**QUESTIONS ON THE MATERIAL:**
[1] In the article about Nathan Drake's luck meter, shorten the paragraph beginning "Posting on Twitter" while keeping its main facts.
[2] Translate this sentence from the article about Nathan Drake's luck meter into Spanish: "If anyone had ever wondered how the series lead manages to escape all those dicey situations relatively unscathed, it's because his life meter is actually a luck meter."

**SELECTED TEXT:**
-*-*-

A shocking revelation from the developers of the Uncharted series confirms that Nathan Drake's survival skillset is actually based on luck. If anyone had ever wondered how the series lead manages to escape all those dicey situations relatively unscathed, it's because his life meter is actually a luck meter.
Since players first picked up a copy of Uncharted: Drake's Fortune in 2007, the hunky hero has been shot at a lot in the action-adventure franchise. Across the four main games and various expansions, fans that assume they know everything there is to know about Nathan Drake should think again. As everyone patiently waits for any news on Uncharted's future, there is now proof of a game-changing mechanic if the franchise moves forward with Drake still in tow.
Posting on Twitter, Naughty Dog animator Jonathan Cooper revealed that as the screen progressively turns red, the user interface isn't signifying that Drake is taking a bullet. The character frequently tackles gun-toting villains, but the familiar scenario of a depleting "health meter" is a representation of Drake's luck running out before he's hit with a single, fatal, shot.

-*-*-

Stored items:
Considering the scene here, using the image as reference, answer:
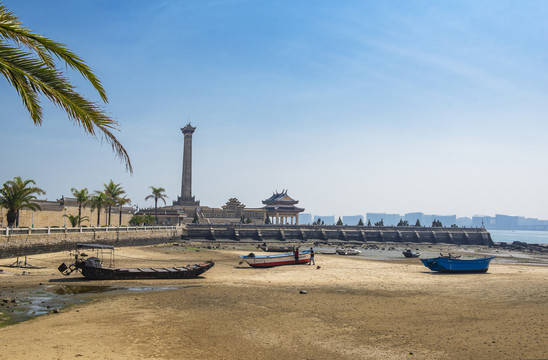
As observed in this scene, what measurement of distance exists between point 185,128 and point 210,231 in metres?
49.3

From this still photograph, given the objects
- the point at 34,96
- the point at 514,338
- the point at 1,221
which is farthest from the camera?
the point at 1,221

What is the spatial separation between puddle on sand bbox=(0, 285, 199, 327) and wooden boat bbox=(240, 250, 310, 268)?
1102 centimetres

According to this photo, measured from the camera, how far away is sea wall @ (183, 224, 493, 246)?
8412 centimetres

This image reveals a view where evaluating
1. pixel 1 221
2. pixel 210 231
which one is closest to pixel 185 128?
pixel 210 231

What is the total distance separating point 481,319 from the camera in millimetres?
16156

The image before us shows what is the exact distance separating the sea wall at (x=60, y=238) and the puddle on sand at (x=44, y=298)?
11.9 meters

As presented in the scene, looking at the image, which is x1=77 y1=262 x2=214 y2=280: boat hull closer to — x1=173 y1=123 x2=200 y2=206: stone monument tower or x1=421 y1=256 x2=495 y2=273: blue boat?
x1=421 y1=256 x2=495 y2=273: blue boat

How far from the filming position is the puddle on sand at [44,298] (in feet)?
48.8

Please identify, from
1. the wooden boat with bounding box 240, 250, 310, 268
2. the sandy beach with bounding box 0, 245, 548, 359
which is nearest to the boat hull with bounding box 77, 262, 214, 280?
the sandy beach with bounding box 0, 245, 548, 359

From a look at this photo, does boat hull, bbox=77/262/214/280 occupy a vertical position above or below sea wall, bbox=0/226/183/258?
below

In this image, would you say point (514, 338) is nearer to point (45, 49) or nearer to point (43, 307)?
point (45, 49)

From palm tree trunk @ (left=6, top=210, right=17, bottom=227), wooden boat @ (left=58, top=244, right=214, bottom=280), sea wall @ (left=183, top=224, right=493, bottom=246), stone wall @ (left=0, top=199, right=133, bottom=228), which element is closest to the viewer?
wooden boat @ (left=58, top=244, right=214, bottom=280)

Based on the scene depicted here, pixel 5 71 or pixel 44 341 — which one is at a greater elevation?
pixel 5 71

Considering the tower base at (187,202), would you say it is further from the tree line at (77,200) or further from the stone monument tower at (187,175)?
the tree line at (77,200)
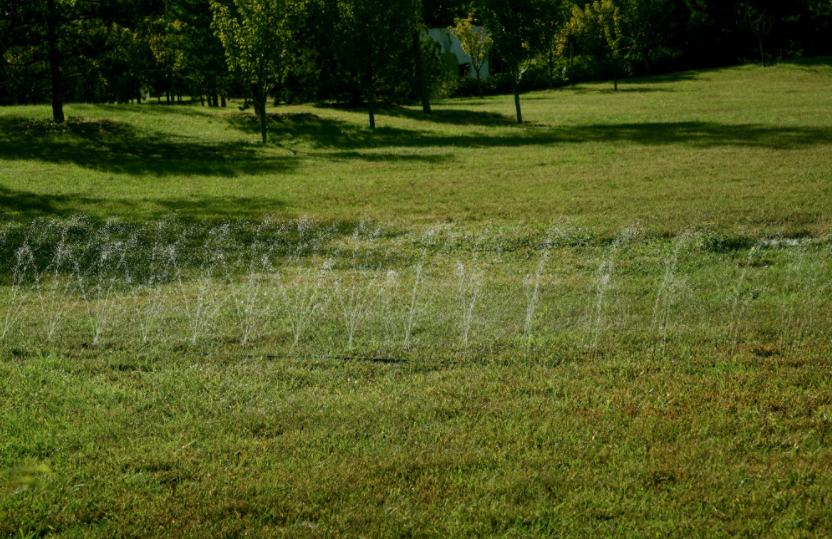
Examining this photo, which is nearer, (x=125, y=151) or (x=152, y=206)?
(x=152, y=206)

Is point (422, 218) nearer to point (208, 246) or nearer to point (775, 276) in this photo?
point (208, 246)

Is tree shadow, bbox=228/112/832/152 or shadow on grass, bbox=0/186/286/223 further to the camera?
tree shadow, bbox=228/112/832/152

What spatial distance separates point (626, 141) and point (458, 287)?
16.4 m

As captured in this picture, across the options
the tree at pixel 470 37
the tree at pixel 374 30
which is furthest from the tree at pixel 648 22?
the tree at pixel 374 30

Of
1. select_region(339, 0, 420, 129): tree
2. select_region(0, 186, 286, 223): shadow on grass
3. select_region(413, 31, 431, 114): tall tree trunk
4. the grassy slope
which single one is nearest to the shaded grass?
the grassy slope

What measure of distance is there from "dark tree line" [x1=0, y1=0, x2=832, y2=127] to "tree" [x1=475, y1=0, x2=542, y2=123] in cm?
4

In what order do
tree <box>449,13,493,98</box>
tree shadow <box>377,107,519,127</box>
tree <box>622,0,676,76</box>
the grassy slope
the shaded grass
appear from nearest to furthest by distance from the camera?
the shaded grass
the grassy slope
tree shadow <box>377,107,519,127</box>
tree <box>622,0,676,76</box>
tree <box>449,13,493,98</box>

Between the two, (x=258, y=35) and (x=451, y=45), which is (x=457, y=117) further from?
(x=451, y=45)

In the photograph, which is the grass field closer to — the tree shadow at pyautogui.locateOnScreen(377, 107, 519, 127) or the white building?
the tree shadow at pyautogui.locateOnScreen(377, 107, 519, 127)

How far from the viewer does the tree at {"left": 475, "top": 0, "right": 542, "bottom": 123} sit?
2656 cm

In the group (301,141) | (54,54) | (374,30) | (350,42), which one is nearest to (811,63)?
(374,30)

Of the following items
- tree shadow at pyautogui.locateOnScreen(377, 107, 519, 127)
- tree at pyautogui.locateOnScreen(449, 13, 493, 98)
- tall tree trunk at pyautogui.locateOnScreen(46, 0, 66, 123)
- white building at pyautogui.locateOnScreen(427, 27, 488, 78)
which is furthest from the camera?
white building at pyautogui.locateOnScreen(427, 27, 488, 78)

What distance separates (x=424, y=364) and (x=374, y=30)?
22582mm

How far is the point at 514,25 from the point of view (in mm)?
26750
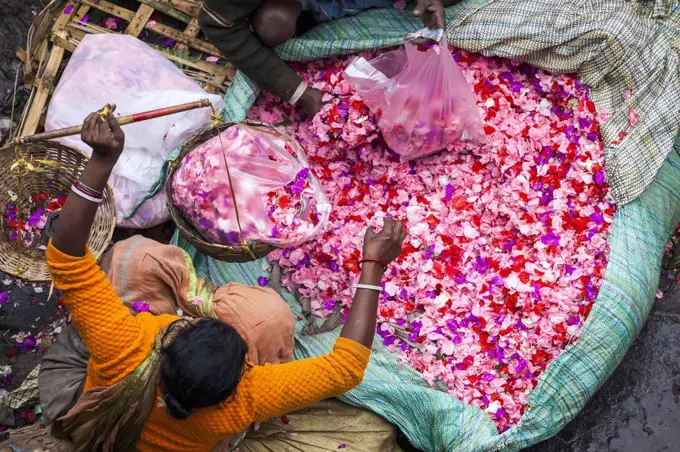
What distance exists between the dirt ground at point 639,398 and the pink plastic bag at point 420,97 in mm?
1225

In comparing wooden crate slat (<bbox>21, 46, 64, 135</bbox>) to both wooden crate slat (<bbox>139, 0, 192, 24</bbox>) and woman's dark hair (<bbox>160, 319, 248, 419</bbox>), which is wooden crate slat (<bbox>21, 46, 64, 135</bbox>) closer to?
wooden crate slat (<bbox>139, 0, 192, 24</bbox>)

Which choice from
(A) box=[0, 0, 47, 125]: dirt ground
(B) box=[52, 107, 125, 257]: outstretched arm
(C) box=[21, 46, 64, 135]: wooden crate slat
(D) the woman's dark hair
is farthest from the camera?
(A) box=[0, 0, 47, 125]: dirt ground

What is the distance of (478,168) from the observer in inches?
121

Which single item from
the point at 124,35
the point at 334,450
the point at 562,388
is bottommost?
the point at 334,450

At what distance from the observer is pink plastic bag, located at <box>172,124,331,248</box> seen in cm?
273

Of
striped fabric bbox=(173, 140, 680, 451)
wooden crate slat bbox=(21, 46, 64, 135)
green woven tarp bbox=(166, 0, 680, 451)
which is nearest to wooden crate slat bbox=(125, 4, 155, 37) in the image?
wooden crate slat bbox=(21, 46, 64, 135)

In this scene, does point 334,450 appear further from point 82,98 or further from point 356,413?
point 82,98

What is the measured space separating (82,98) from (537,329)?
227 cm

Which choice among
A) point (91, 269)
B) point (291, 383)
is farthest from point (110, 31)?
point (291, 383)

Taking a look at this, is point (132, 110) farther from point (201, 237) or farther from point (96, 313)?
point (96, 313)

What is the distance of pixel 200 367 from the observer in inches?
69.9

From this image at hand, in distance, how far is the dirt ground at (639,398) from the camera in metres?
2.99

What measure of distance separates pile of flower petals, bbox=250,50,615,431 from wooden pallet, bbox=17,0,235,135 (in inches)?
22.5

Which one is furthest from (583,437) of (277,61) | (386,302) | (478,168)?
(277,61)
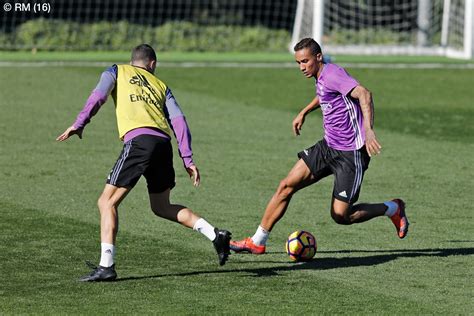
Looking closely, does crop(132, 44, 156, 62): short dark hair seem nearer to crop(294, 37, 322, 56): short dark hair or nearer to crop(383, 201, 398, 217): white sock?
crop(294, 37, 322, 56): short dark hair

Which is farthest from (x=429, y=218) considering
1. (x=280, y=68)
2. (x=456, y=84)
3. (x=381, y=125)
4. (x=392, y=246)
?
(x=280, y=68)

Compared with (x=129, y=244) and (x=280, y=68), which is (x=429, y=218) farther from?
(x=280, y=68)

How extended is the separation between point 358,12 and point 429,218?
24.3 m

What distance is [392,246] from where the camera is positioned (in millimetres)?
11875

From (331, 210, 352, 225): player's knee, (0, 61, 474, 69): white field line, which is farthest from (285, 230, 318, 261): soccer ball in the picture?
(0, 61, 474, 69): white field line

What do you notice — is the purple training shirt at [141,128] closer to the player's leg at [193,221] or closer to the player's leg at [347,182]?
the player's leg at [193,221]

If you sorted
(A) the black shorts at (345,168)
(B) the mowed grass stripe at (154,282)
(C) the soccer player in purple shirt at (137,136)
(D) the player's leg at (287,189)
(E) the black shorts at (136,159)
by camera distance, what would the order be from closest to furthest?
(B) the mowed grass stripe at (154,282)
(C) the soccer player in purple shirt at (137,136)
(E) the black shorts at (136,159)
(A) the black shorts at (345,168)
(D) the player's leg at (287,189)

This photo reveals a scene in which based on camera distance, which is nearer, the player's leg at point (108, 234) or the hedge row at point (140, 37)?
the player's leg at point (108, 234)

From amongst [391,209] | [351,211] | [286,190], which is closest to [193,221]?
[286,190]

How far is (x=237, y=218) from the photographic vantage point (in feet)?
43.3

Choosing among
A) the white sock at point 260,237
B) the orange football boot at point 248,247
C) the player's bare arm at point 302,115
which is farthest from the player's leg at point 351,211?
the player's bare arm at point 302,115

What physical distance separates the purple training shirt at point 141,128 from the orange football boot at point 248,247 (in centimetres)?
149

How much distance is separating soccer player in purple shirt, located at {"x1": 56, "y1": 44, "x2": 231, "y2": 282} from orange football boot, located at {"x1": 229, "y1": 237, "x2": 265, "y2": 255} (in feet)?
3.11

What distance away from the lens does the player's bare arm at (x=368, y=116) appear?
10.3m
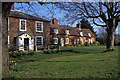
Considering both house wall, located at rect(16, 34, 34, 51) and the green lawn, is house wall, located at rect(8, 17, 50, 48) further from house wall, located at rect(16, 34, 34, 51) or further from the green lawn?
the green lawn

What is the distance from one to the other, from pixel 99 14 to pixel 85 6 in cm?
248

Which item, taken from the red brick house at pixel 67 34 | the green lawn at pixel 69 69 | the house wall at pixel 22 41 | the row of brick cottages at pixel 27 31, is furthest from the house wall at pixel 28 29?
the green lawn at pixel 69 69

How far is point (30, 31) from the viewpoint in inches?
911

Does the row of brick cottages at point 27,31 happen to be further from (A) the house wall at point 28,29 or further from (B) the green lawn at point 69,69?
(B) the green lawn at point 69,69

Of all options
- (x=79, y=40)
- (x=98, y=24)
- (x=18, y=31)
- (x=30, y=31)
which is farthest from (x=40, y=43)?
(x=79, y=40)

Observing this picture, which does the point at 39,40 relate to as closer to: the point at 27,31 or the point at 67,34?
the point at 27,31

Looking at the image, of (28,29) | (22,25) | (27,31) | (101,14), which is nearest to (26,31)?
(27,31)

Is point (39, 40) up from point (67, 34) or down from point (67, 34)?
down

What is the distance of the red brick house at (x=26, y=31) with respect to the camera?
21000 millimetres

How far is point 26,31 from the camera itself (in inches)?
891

-*-*-

**RESULTS:**
[1] Naughty Dog animator Jonathan Cooper said on Twitter that the screen turning red does not mean Drake is being shot. Though Drake often fights armed villains, the shrinking "health meter" actually shows his luck running out before a single fatal shot hits him.

[2] Si alguien se había preguntado alguna vez cómo el protagonista de la serie logra escapar relativamente ileso de todas esas situaciones peligrosas, es porque su medidor de vida es en realidad un medidor de suerte.